Matt Newton's Math class knows how to work with numbers at Erie Middle School on Friday.

But when Illinois billed the rural school district $435,000 for overpayment, the figures came as a complete surprise.

"It is one of the most bizarre things," said Superintendent Brad Cox.

The district of 660 students is among thousands of Illinois taxing districts being asked to repay a total of $168 million.

Cox says that the state changed its calculations without warning.

"If you're going to make a $168-million mistake, wouldn't you go to great lengths to explain exactly how that mistake was made?" he asked.

The surprise bill comes at a time when Erie is starting to look at building improvements.

Most of its school buildings are more than 50 years old.
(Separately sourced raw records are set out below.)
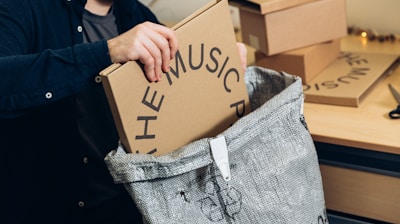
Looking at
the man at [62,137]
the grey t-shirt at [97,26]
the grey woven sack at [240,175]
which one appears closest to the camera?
the grey woven sack at [240,175]

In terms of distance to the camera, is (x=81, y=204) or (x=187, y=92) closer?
(x=187, y=92)

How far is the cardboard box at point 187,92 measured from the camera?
3.02ft

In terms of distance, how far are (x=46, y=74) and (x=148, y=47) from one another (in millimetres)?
188

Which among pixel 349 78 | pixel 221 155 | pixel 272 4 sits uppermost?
pixel 272 4

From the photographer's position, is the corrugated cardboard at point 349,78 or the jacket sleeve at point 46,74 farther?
the corrugated cardboard at point 349,78

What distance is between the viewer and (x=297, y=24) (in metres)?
1.44

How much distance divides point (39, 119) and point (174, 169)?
1.56ft

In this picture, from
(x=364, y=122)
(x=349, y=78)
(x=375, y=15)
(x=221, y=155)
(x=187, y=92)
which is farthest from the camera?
(x=375, y=15)

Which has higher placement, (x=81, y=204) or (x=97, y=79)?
(x=97, y=79)

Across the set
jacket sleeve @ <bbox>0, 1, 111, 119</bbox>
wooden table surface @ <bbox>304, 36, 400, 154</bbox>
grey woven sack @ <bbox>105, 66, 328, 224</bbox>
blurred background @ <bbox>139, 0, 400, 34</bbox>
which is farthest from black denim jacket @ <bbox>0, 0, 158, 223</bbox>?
blurred background @ <bbox>139, 0, 400, 34</bbox>

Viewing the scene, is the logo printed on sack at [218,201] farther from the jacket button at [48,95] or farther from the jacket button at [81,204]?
the jacket button at [81,204]

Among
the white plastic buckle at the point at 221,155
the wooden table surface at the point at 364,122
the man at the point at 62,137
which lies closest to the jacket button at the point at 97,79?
the man at the point at 62,137

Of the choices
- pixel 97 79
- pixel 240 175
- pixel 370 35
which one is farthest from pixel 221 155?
pixel 370 35

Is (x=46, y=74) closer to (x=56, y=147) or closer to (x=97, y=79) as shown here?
(x=97, y=79)
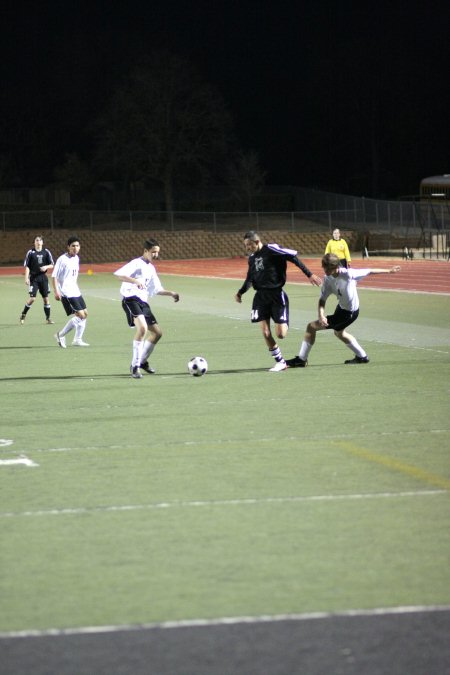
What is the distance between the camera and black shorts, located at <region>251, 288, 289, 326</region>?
1653 cm

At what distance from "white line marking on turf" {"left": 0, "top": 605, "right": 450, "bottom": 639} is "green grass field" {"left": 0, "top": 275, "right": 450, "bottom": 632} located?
7 cm

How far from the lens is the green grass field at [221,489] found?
6.30 m

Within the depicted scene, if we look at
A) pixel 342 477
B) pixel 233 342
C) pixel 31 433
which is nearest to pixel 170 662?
pixel 342 477

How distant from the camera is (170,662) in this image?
5230 millimetres

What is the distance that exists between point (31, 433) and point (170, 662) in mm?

Just across the street from Erie Middle School, Linda Wuerzburger is holding a yard sale.

She's among local voters who will decide on funding district improvements.

For now, she's upset by the state's surprise move.

"Absolutely," she said.  "It's kind of like they're being kicked when they're down."

"It's a small town," added Allison Geer.  "Everyone is so close.  This is kind of like a shock."

For its part, Erie Schools are in remarkably solid financial shape during difficult times.

"We're in a spot where we have no debt," said Superintendent Cox.

Cox doesn't think that the latest surprise bill will threaten renovations.

He expects a vote could take place during the November presidential election.

Erie CUSD #1 will hold a community meeting at 6:30 p.m., on April 26, at Erie High School.

It will hold an identical meeting on May 1, 3 p.m., at the Methodist Hall.

Cox says that the situation sends a message about a broken system in Springfield.

"At some point in time, I'm really hoping that our state will have some sort of a wake-up call," he said.

Until then, school districts must deal with bills that keep adding up.

"The kids are the ones that are going to get hurt in the end," Wuerzburger concluded.